Civil Society calls for removal of taxes on condoms

The Ghana Coalition of Non-Governmental Organisations in Health (GNCH), a civil society organisation (CSOs) has added its voice to the call on the government to waive taxes on condoms.

According to them, the tax on condoms would not generate any worthy resources.

Moreover, it said, the policy also contradicted the national efforts at addressing HIV/AIDS challenges, teenage pregnancy and high maternal mortality in the country.

The government has imposed taxes on condoms in a bid to increase revenue and meet its financial obligations.

But at a news conference in Accra yesterday (Monday), the National Vice President of the GNCH, Madam Cecilia Senoo, said it was vital for the sexually active youth to have access to condoms as an alternative to abstinence.

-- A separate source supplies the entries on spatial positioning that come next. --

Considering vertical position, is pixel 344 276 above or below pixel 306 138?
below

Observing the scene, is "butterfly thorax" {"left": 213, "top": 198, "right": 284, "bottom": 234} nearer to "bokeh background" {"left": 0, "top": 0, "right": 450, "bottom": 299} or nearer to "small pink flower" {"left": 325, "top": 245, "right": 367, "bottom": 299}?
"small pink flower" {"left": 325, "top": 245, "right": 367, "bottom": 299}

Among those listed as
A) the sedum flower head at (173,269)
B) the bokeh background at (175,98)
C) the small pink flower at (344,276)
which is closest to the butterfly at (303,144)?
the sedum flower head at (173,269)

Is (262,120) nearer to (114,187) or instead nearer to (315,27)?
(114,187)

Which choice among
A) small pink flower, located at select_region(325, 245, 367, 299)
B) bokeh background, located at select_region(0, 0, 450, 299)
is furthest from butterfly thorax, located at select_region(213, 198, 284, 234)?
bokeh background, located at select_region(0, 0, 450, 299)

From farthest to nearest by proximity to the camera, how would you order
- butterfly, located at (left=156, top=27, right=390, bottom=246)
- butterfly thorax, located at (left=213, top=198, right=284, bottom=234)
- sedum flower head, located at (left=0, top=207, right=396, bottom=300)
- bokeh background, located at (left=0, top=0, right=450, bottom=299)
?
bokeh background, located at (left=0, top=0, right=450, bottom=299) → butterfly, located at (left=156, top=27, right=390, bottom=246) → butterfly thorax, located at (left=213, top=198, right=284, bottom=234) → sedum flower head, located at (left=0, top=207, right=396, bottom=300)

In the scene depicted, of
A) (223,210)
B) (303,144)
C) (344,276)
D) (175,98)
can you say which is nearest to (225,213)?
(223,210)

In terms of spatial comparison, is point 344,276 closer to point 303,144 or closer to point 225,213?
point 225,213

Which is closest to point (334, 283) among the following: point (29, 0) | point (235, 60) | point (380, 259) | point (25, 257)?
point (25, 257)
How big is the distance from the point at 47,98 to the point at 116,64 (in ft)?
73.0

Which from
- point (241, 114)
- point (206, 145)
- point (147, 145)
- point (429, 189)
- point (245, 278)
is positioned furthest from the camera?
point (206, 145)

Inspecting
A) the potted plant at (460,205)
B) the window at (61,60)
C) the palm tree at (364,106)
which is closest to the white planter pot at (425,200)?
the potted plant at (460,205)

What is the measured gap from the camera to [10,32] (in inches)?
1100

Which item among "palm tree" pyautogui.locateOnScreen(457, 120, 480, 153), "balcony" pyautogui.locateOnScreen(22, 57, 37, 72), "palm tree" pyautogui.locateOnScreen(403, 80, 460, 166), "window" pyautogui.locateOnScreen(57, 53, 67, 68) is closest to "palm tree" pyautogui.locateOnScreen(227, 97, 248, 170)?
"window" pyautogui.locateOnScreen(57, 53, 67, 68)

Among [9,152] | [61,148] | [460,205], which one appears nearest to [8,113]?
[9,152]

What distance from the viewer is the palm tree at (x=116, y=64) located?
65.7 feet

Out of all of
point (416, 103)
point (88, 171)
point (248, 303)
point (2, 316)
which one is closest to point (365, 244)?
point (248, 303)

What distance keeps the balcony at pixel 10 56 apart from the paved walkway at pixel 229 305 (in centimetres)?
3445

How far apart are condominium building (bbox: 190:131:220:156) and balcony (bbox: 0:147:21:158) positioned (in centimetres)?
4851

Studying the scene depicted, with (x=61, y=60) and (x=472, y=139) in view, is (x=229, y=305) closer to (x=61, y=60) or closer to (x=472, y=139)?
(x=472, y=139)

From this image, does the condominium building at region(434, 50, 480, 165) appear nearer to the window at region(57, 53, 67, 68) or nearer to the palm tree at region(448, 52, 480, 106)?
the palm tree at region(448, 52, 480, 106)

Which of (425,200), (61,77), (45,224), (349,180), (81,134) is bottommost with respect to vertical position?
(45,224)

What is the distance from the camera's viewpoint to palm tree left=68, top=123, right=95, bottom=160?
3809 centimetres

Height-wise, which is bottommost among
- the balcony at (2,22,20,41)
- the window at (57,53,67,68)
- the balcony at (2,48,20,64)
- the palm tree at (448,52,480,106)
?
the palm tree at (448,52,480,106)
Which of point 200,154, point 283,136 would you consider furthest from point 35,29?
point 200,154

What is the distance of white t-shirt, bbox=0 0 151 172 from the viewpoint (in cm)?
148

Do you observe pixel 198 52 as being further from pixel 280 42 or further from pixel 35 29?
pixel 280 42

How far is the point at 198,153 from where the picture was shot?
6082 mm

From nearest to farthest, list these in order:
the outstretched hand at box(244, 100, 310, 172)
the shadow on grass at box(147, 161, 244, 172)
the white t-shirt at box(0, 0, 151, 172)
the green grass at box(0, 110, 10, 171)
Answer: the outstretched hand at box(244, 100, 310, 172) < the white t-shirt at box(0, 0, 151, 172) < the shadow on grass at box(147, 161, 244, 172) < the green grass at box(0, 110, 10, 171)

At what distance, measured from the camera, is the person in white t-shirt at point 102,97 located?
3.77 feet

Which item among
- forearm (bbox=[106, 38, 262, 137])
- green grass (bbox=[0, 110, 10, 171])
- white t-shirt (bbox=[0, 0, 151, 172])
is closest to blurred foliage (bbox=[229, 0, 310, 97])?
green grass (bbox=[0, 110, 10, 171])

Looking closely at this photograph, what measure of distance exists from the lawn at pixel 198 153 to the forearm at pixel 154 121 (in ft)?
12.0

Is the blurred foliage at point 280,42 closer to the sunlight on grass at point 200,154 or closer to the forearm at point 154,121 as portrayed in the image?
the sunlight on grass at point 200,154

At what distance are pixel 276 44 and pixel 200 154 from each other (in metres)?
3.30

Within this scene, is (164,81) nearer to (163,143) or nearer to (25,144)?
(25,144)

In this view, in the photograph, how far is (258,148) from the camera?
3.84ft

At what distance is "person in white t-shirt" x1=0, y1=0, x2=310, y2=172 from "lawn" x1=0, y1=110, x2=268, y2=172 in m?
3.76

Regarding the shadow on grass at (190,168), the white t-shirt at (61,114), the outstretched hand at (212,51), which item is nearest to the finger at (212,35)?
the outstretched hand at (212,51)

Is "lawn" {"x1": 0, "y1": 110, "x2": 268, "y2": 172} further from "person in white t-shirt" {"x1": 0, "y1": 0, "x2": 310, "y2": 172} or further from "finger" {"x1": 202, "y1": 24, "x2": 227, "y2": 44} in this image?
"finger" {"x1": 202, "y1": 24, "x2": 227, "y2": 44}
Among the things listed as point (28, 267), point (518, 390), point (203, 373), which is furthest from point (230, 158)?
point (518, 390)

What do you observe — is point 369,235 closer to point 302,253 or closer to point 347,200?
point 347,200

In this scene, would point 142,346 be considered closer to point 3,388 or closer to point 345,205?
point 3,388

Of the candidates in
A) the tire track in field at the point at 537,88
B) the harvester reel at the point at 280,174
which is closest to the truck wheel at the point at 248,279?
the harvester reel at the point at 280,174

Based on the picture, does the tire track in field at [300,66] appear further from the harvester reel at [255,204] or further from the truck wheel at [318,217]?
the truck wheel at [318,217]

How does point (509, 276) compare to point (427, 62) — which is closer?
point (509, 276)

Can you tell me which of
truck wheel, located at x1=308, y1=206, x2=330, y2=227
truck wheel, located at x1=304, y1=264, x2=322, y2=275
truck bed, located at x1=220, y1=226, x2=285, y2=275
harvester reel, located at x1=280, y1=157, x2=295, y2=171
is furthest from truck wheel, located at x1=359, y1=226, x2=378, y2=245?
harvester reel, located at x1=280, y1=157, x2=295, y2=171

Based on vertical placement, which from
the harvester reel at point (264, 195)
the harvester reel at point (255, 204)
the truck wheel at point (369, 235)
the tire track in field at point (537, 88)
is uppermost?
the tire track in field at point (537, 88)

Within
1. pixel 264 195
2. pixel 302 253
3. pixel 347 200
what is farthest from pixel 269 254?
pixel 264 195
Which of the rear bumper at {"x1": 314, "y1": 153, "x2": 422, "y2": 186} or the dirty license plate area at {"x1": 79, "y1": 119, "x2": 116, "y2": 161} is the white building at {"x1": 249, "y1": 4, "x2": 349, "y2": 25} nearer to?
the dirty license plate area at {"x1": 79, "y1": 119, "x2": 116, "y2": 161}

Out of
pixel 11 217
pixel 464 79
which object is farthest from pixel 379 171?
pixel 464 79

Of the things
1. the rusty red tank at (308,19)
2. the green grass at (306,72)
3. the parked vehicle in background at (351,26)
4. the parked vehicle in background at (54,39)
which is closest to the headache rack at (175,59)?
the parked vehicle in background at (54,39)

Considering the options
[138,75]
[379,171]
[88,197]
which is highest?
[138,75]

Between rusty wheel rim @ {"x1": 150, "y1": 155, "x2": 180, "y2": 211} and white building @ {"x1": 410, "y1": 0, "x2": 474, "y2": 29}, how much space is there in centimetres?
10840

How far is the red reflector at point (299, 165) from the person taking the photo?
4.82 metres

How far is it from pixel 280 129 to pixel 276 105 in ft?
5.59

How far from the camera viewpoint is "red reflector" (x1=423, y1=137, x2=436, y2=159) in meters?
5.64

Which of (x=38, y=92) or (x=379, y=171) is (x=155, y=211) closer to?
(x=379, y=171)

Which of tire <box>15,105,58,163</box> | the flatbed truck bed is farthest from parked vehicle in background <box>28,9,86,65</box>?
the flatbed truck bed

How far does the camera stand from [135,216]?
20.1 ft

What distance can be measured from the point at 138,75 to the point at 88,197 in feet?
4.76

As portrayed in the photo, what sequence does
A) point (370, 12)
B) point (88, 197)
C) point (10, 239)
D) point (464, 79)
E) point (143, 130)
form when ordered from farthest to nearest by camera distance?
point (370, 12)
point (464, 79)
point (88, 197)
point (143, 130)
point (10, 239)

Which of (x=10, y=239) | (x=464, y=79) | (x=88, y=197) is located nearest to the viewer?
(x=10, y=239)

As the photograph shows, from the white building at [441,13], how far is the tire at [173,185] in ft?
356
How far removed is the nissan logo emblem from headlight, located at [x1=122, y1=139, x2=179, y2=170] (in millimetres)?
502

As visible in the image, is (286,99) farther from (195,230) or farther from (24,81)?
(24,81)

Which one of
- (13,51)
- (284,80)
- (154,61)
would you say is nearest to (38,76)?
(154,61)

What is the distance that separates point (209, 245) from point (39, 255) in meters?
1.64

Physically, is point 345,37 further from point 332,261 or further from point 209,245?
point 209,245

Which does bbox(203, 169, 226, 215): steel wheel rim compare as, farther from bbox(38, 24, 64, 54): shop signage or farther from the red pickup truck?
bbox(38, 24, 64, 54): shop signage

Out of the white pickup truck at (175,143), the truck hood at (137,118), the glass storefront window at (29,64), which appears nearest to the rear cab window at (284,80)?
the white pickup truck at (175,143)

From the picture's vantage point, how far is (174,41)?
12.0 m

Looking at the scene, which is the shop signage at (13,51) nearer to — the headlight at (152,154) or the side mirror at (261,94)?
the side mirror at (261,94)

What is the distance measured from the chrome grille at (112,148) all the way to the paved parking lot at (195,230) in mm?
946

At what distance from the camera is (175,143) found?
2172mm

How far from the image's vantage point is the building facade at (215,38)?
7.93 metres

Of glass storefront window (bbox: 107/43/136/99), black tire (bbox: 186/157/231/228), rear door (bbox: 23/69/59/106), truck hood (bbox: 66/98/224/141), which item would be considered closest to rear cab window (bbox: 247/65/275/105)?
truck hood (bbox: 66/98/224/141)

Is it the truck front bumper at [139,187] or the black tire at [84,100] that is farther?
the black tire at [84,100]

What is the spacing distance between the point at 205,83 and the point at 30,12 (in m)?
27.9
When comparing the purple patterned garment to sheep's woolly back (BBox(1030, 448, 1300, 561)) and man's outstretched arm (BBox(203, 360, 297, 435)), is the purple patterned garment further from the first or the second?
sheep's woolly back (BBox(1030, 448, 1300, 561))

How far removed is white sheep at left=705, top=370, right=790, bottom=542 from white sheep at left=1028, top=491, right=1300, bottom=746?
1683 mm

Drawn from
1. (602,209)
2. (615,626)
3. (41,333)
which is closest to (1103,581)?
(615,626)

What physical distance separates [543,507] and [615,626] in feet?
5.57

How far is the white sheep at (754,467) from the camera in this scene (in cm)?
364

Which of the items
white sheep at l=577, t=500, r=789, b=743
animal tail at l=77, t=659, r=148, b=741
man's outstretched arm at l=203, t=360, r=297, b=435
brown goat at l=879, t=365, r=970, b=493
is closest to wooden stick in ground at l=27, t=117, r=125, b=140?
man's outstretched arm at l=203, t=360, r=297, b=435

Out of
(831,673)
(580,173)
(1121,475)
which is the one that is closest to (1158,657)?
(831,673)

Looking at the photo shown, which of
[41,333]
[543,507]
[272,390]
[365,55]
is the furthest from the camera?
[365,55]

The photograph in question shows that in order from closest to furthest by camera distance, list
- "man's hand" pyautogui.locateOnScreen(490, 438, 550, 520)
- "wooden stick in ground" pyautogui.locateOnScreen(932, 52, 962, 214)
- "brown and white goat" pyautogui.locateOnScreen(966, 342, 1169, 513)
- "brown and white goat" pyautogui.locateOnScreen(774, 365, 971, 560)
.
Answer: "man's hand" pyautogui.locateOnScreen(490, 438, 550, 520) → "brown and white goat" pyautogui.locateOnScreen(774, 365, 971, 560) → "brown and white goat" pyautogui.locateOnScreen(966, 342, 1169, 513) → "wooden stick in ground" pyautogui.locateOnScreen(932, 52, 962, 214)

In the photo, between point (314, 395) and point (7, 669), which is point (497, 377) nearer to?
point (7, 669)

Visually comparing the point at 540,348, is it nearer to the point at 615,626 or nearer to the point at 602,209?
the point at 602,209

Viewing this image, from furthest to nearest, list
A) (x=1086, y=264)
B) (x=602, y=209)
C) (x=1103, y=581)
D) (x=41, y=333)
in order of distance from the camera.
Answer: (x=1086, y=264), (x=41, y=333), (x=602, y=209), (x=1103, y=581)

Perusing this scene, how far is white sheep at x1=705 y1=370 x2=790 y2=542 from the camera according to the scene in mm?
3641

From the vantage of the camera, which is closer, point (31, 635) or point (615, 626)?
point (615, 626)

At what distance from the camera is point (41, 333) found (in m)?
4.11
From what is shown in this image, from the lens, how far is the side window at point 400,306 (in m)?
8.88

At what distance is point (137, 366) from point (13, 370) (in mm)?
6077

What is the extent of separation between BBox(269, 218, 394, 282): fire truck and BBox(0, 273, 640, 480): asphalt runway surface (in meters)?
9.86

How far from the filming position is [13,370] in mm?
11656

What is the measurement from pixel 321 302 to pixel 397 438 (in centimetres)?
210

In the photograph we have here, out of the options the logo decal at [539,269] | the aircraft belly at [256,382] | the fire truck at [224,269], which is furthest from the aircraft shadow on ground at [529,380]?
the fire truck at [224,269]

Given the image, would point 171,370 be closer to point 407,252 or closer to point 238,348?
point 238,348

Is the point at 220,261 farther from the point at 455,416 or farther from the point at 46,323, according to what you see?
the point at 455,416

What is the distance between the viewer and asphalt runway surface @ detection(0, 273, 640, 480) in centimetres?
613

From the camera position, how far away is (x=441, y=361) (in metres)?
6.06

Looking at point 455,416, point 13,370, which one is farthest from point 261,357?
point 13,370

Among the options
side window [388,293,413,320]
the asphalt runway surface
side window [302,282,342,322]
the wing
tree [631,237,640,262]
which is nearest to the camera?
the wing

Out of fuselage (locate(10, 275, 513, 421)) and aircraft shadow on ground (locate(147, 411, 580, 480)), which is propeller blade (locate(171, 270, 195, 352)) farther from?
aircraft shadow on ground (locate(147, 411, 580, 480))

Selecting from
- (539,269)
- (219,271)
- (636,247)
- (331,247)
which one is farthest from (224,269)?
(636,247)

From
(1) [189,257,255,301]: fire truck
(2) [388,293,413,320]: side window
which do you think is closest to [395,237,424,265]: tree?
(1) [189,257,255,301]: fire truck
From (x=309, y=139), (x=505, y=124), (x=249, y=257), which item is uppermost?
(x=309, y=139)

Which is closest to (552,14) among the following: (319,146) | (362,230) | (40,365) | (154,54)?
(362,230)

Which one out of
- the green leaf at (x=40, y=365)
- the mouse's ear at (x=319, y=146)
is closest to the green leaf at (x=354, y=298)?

That, she said, would help to prevent them from contracting sexually transmitted diseases and reduce the incidence of teenage pregnancy.

‘The country risksĀ  reversing the enviable progress made on the reduction in HIV and AIDS prevalence rate and will not achieve the targeted reduction in the AIDS prevalence rate from 1.37 per cent to 1.16 per cent by 2016,’ she stated.

Quoting figures, Madam Senoo stated that currently the HIV epidemic estimates indicate that 225,478 persons made up of 100,336 males and 125,141 females are living with HIV in Ghana.

Furthermore, she said a report released by the National AIDS Control Programme indicated that the prevalence rate of HIV range was at 1.37 per cent indicating a 1.4 per cent decline from 2.7 per cent in 2005.

The Ghana Health Service Report in 2012, she said, indicated that 750,000 teenagers between the ages of 15 and 19 became pregnant while a World Bank survey showed that 10 per cent of maternal deaths in the country were as result of unsafe abortion with 13.8 per cent of pregnant women being teenagers.

Touching on the implication of the shortage of anti-retroviral drugs and HIV test Kits, Madam Senoo said efforts at promoting testing, counselling and the zero mother- to- child transmission of HIV/AIDS would be fruitless.

‘The HIV testing and counselling is the entry point to HIV treatment and it is the key to the national HIV strategic plan which aims at zero new infection, zero mother -to- child HIV transmission and zero new HIV-related deaths,’ she added.

Therefore, she urged the government to procure test kits, condoms and make them available to the civil society organisations for distribution to targeted populations whose lives were at risk.

Also, she appealed to the government, to as a matter of urgency, make funds available to the Ghana Aids Commission so that they could also disburse funds to CSOs engaged in HIV prevention, care and support activities.